Para isso, o caminho está cheio de perguntas difíceis: Se abrirmos a mina no Barroso, o que perdemos? Que sinal enviamos? Quantas outras minas abrirão depois (porque o lítio ficou mais barato e acessível, porque são necessários mais -tantos- materiais para fazer carros elétricos, porque continuaria a alimentar uma narrativa de progresso ligado apenas à tecnologia – como smartcities, IoT, e toda a digitalização da vida)? E se não abrirmos a mina no Barroso, onde vamos buscar o lítio? A outras comunidades que terão então a mesma luta? Ou, pior, a comunidades impossibilitadas de resistir?… Ou estaremos a fazer a pergunta errada? E se a pergunta for: de quanto lítio (e outros materiais) precisamos? E para quê? E quem decide isso em democracia? E como? E se a resposta for (é tantas vezes) “para manter e expandir o nosso estilo de vida, de acesso contínuo a smartphones, PCs, carros elétricos e todo o materialismo da modernidade”? E se esse estilo de vida tão “normal” e a que tanto nos apegamos for incompatível com a Natureza, devido à squantidade de destruição associada necessária para o manter? Como equilibramos um estilo de vida saudável, confortável, seguro e com olhos no futuro, com um reajuste dos nossos hábitos de produção e consumo?
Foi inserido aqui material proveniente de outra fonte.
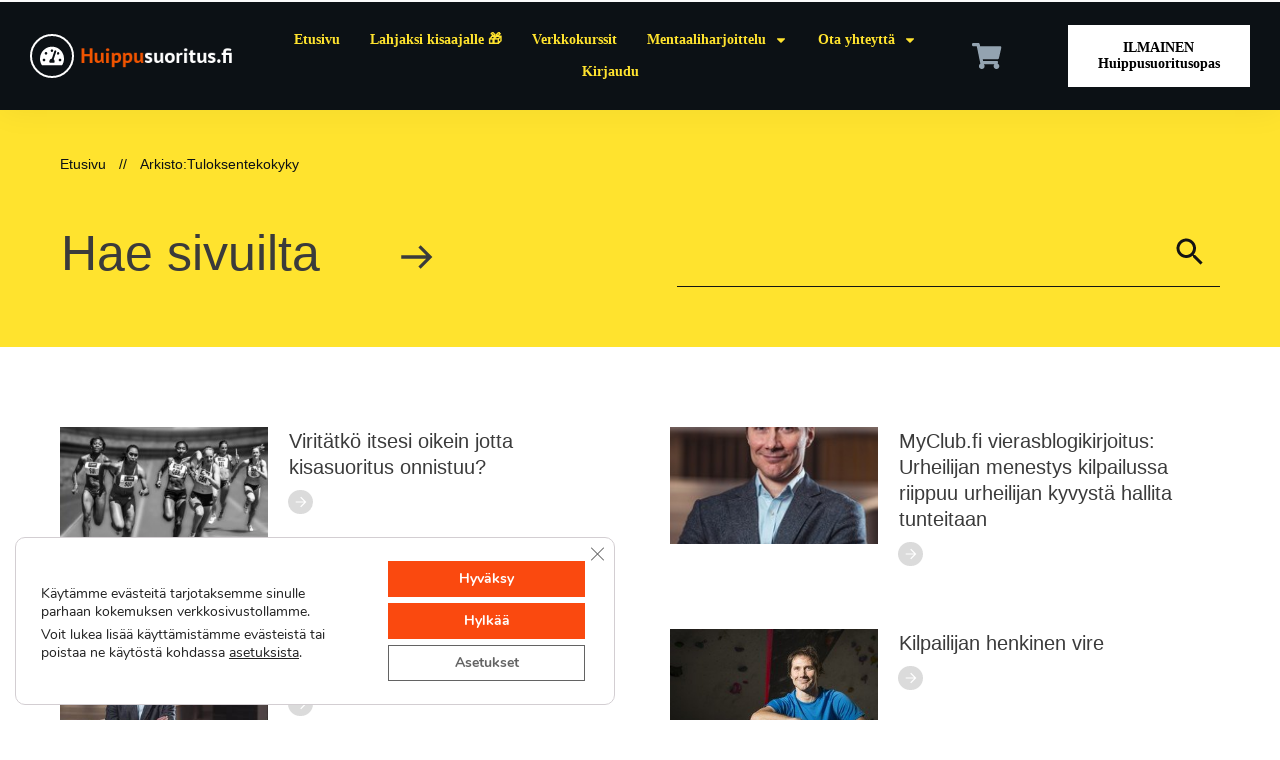

--- FILE ---
content_type: application/javascript
request_url: https://prism.app-us1.com/?a=649052505&u=https%3A%2F%2Fhuippusuoritus.fi%2Fcategory%2Ftuloksentekokyky%2F
body_size: 124
content:
window.visitorGlobalObject=window.visitorGlobalObject||window.prismGlobalObject;window.visitorGlobalObject.setVisitorId('dfb9ea57-a93c-4a50-b932-8ff550a66b4c', '649052505');window.visitorGlobalObject.setWhitelistedServices('tracking', '649052505');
Se tentaste responder a todas as questões e estás confus@, não estás sozinh@. Junta-te á reflexão, ela trar-te-á à luta. As respostas não são fáceis, e todos os que responderem que são – estão a mentir. 

O Barroso foi um baldio secular. É, hoje, uma linha da frente. Física, narrativa, central. O que o Barroso pode ainda tornar-se depende de quantas mãos se juntarem à sua defesa, e à busca das perguntas e das respostas certas que a situação em que se encontra exige.

A luta por um futuro verdadeiramente sustentável não podia de nascer senão de gente corajosa, de uma terra verde, de um rio lindo e de uma gestão comum. E não poderá ser levada a cabo a não ser por ti.